American by Day by Derek B. Miller

I will begin my review by saying that when I finished Derek B. Miller’s American by Day, I saw it more as a piece of fiction than a boxed-up mystery. A Norwegian cop travels to the United States to find her missing brother. Ok, fish-out-of-water tale where the Scandinavian is going to teach the Americans a thing or two about police work… somewhat yes, but in a lot of ways absolutely not. American by Day is a touchingly serious, yet amusing convergence of race, politics, truth, and love.

Recently exonerated in the shooting death of a subject, Sigrid travels a couple hours north of Oslo to see her father, only to find that his correspondence with his son Marcus has abruptly stopped. He wants his daughter to fly to upstate New York immediately. She arrives in Watertown, NY, discovers her brother’s African-American girlfriend has recently died under suspicious circumstances. Sigrid knows that her brother needs her help.
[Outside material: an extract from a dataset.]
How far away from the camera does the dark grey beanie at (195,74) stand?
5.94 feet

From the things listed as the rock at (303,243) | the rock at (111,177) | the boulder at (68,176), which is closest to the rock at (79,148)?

Miller’s main character values deduction and logic, and has an encyclopedic knowledge of criminal theory and police procedure. Her honed instinct is constantly tested by the shrewd theologian sheriff in Watertown. They trade barbs and philosophy about cultural differences and why Americans are the way we are… At first I thought some of these passages were heavy-handed, but after finishing the novel I see them as necessary. They are an exploration of race in American that was unavoidable especially in the context of the 2008 presidential election.  

American by Day is an exceptional novel that also has elements of a mystery. That’s the best way I can put it. Like I stated before, this is not a book you can easily categorize or create simple expectations for. Miller takes on serious topics, yet keeps it light with his smart writing and wit.

4 out of 5 stars

Thank you to NetGalley, Houghton Mifflin Harcourt, and Derek B. Miller for the copy of this book to review.